Asked about the criticism from lawmakers, Gleason replied: “All we’re doing is exercising our First Amendment rights. Legislators are free to disagree and make their case to their constituents.”

Jindal’s $24.6 billion budget proposal toes the line in what’s allowable by ATR’s parameters.

The governor is recommending the state scale back refundable tax credits, in which the state pays out more than the taxes owed, and use the $526 million in savings to pay for colleges and health services in the fiscal year that begins July 1.

Businesses slammed the idea as a tax hike. Jindal calls it a reduction in state spending. ATR publicly sided with the governor.

In another complicated maneuver, Jindal proposes to generate new money for colleges by raising student fees, covering the higher costs with a tax credit and paying for the tax credit with a boosted cigarette tax.
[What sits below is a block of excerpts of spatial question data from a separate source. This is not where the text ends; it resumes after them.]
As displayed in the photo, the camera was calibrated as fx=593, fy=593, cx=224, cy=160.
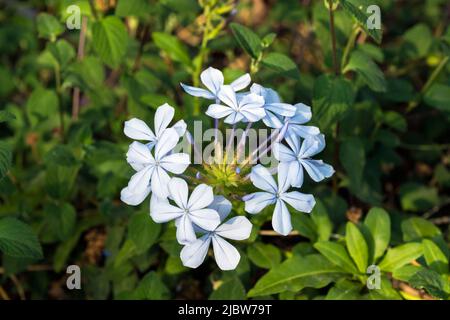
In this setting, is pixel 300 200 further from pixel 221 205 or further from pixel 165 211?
pixel 165 211

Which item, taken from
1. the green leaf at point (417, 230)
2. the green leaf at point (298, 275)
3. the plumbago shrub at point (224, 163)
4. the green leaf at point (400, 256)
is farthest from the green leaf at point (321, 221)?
the green leaf at point (417, 230)

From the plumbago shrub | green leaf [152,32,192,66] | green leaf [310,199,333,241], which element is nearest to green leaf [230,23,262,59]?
the plumbago shrub

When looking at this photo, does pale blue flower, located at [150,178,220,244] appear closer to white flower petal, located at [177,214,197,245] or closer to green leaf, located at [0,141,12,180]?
white flower petal, located at [177,214,197,245]

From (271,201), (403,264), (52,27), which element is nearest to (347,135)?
(403,264)

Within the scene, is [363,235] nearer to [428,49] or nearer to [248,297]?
[248,297]

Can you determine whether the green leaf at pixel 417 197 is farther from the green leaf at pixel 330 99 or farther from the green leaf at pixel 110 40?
the green leaf at pixel 110 40

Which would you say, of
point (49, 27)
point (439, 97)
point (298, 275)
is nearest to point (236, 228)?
point (298, 275)
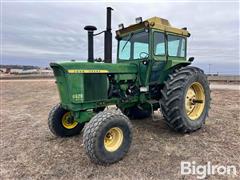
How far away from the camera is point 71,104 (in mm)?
4137

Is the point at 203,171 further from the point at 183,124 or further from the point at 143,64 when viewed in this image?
the point at 143,64

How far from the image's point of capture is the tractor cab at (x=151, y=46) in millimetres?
4840

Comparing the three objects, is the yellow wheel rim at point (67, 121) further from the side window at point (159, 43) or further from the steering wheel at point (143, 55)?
the side window at point (159, 43)

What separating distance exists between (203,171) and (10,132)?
14.7 feet

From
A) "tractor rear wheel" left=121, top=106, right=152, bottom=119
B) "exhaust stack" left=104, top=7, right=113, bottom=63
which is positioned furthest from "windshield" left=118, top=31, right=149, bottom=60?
"tractor rear wheel" left=121, top=106, right=152, bottom=119

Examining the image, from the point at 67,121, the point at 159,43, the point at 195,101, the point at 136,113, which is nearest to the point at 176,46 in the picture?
the point at 159,43

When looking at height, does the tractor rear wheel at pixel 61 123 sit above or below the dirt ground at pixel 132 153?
above

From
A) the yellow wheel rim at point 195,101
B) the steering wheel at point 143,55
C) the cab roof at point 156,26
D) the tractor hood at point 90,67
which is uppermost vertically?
the cab roof at point 156,26

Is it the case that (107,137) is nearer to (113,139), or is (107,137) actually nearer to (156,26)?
(113,139)

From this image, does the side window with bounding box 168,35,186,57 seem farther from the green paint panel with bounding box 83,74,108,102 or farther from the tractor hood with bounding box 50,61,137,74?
the green paint panel with bounding box 83,74,108,102

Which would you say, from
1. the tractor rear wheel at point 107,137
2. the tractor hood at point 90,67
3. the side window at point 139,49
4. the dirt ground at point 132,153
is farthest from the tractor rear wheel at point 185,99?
the tractor rear wheel at point 107,137

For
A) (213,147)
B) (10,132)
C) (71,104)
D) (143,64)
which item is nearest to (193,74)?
(143,64)

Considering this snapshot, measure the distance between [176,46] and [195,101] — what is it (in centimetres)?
144

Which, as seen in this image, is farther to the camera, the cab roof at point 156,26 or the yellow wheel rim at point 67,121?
the yellow wheel rim at point 67,121
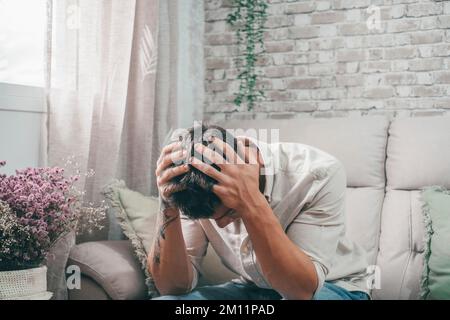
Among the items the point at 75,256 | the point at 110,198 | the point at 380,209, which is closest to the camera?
the point at 75,256

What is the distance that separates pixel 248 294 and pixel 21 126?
968mm

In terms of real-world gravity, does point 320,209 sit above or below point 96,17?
below

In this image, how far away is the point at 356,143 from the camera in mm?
2502

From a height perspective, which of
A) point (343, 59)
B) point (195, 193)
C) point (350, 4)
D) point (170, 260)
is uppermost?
point (350, 4)

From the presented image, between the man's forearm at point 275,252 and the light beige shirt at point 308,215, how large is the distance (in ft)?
0.17

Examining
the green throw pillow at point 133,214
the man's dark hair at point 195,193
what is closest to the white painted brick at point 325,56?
the green throw pillow at point 133,214

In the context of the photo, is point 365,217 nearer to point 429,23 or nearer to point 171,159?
point 429,23

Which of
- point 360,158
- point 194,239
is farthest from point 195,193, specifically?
point 360,158

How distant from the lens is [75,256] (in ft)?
6.57

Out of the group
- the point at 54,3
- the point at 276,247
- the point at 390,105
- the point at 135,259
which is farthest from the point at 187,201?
the point at 390,105

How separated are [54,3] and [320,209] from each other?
47.0 inches

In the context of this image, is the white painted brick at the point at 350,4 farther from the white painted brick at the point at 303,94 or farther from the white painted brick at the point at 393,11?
the white painted brick at the point at 303,94

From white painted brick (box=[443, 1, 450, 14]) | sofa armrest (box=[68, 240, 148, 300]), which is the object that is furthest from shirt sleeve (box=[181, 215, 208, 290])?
white painted brick (box=[443, 1, 450, 14])
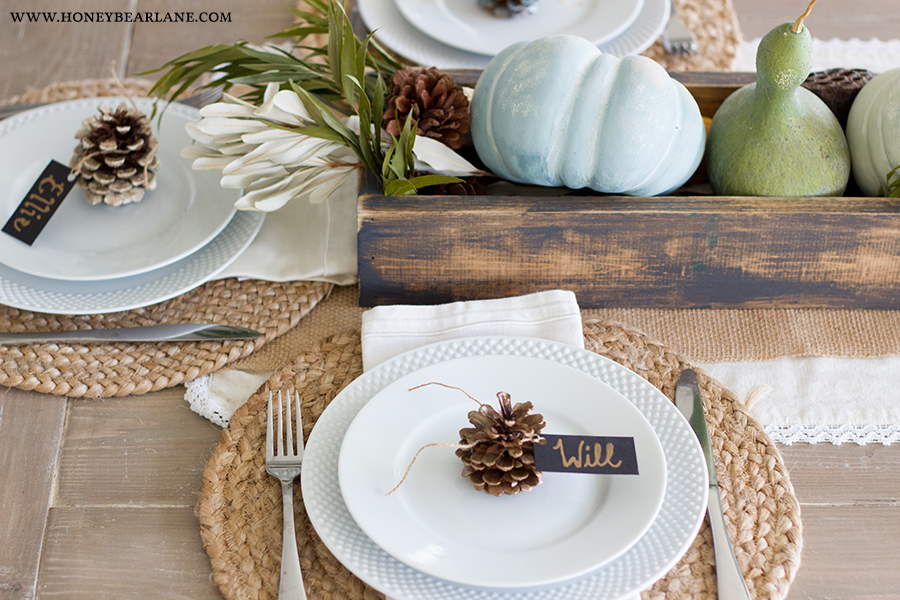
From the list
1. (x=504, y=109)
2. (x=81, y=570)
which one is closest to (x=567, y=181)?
(x=504, y=109)

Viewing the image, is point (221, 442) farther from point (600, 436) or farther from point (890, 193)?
point (890, 193)

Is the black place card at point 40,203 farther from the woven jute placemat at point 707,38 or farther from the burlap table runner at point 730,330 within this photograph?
the woven jute placemat at point 707,38

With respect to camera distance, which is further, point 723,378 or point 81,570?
point 723,378

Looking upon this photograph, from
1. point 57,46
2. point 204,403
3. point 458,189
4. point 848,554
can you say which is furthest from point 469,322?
point 57,46

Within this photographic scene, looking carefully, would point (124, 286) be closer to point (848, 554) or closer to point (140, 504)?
point (140, 504)

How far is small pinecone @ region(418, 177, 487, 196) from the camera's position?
0.69 meters

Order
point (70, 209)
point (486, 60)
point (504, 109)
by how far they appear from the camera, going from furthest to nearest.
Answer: point (486, 60)
point (70, 209)
point (504, 109)

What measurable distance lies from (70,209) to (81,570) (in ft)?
1.22

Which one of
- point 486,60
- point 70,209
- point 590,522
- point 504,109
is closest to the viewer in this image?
point 590,522

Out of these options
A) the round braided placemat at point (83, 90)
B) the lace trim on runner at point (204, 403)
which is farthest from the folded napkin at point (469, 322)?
the round braided placemat at point (83, 90)

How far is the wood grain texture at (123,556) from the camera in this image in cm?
52

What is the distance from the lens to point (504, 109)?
0.64 m

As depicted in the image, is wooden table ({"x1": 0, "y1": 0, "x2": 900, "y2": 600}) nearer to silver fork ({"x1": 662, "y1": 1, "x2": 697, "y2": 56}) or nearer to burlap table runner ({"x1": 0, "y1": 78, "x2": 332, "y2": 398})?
burlap table runner ({"x1": 0, "y1": 78, "x2": 332, "y2": 398})

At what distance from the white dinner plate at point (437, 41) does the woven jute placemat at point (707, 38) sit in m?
0.04
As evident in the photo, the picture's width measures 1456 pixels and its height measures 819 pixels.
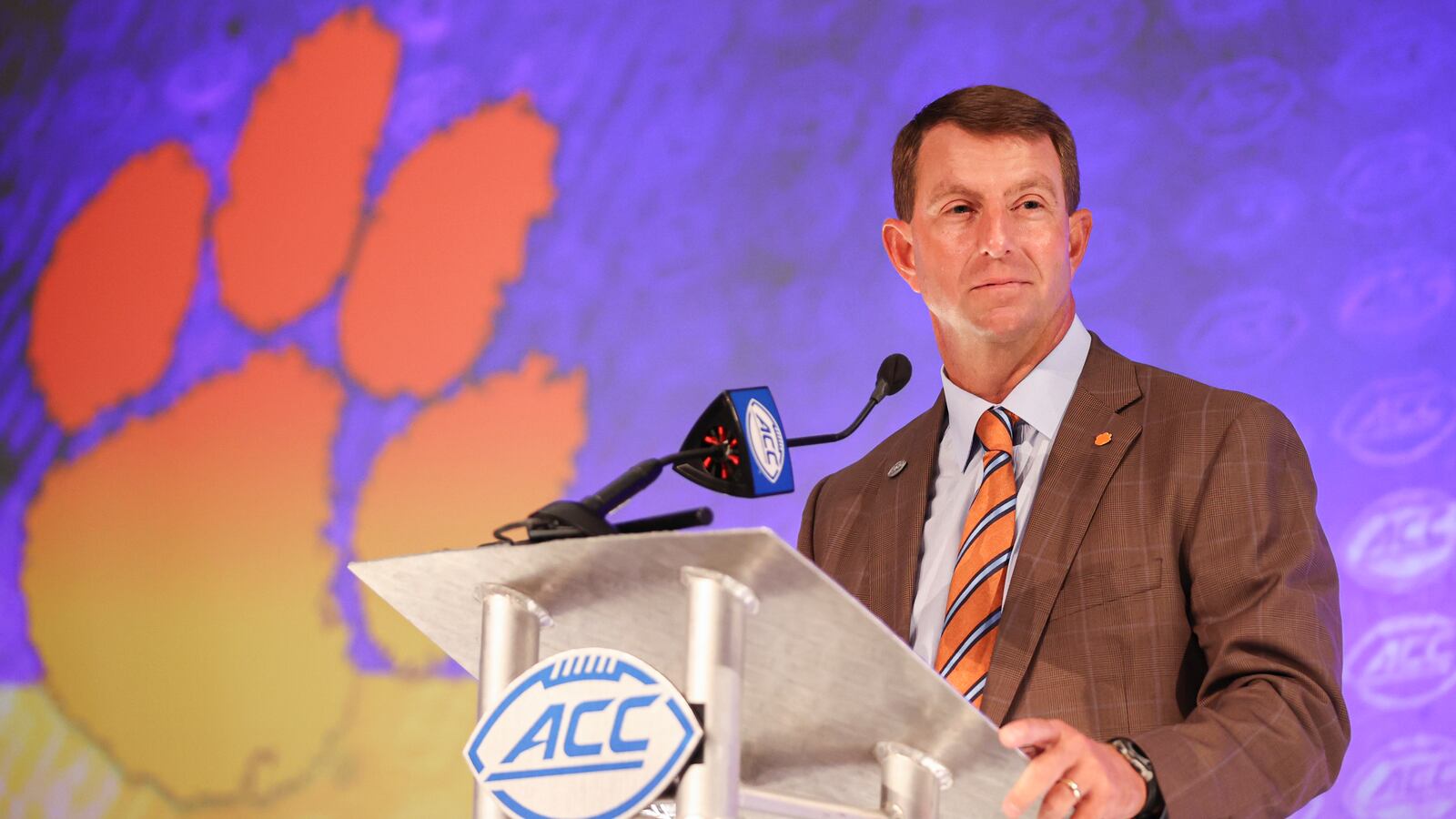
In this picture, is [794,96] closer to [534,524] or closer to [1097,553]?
[1097,553]

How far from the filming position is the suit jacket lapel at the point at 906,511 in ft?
6.66

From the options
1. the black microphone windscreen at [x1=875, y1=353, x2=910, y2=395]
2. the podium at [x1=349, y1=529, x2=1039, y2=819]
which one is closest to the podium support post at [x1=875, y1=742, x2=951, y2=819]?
the podium at [x1=349, y1=529, x2=1039, y2=819]

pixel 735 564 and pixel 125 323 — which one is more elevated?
pixel 125 323

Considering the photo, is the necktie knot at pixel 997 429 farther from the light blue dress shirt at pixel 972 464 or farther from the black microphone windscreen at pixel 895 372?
the black microphone windscreen at pixel 895 372

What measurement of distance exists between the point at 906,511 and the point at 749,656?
1080 millimetres

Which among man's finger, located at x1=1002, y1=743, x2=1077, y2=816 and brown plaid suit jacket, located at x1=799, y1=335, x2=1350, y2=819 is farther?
brown plaid suit jacket, located at x1=799, y1=335, x2=1350, y2=819

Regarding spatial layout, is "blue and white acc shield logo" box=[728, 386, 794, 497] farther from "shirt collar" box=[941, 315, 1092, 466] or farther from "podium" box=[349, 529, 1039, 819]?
"shirt collar" box=[941, 315, 1092, 466]

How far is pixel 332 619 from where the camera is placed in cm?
352

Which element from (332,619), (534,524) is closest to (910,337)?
(332,619)

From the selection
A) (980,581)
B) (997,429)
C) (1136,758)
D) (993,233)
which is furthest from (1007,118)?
(1136,758)

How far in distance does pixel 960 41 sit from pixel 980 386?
1.24m

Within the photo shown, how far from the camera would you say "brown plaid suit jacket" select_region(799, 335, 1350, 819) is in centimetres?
151

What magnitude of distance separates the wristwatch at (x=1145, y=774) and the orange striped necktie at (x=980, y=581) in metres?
0.46

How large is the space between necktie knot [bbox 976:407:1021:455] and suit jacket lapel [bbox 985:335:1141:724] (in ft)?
0.31
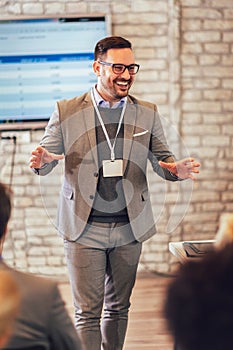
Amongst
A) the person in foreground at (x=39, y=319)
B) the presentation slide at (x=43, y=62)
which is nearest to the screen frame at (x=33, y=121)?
the presentation slide at (x=43, y=62)

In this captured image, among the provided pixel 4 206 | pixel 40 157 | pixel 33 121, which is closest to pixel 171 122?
pixel 33 121

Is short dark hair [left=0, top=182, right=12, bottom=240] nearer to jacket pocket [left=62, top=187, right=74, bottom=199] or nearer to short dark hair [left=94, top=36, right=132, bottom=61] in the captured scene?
jacket pocket [left=62, top=187, right=74, bottom=199]

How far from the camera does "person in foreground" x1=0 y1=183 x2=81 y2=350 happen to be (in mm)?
1346

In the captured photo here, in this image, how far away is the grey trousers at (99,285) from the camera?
2801mm

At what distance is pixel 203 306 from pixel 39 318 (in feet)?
1.66

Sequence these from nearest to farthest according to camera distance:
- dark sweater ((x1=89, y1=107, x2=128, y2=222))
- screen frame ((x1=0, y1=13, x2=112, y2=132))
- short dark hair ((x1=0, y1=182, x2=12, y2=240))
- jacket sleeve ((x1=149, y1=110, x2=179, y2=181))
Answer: short dark hair ((x1=0, y1=182, x2=12, y2=240)) → dark sweater ((x1=89, y1=107, x2=128, y2=222)) → jacket sleeve ((x1=149, y1=110, x2=179, y2=181)) → screen frame ((x1=0, y1=13, x2=112, y2=132))

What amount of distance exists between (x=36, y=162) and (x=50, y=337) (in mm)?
1354

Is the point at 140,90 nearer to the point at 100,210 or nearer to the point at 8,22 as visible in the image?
the point at 8,22

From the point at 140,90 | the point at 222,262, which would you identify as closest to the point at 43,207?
the point at 140,90

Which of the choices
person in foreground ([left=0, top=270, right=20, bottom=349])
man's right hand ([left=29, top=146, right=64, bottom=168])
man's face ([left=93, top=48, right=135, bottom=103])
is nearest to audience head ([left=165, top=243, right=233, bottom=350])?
person in foreground ([left=0, top=270, right=20, bottom=349])

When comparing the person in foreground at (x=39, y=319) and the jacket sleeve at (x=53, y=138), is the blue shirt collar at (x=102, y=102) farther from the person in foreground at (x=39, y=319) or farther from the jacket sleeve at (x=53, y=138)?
the person in foreground at (x=39, y=319)

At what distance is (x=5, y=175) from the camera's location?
4.69 meters

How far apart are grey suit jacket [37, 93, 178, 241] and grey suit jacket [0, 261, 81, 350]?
1.34 metres

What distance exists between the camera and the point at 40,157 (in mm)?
2682
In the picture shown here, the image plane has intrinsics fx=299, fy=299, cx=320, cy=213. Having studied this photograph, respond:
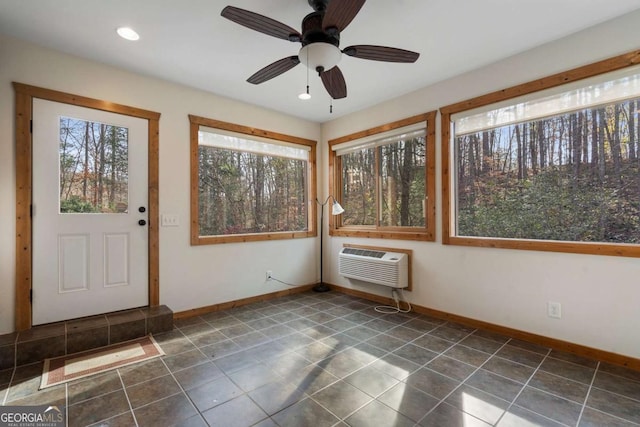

It wouldn’t be a net tax increase, so it would meet ATR’s standards.

In a written commentary, Barry Erwin, president of the nonpartisan Council for A Better Louisiana, described that as among the governor’s “convoluted proposals that are manufactured to fit a certain definition of not raising taxes, but seem more like something out of the theater of the absurd.”

While lawmakers criticize the ATR rules, they acknowledge they’re factoring the parameters into their own negotiations over how to craft next year’s budget in the legislative session that begins April 13. If they’re not willing to override the governor’s veto, they’re boxed in by Jindal’s anti-tax pledge whether or not they like it.

In a letter to LSU’s student newspaper, Democratic political consultant James Carville, who lives in New Orleans, said Louisiana’s elected officials have allowed Norquist “to become the most powerful person in our state.”

Melinda Deslatte covers the Louisiana Capitol for The Associated Press.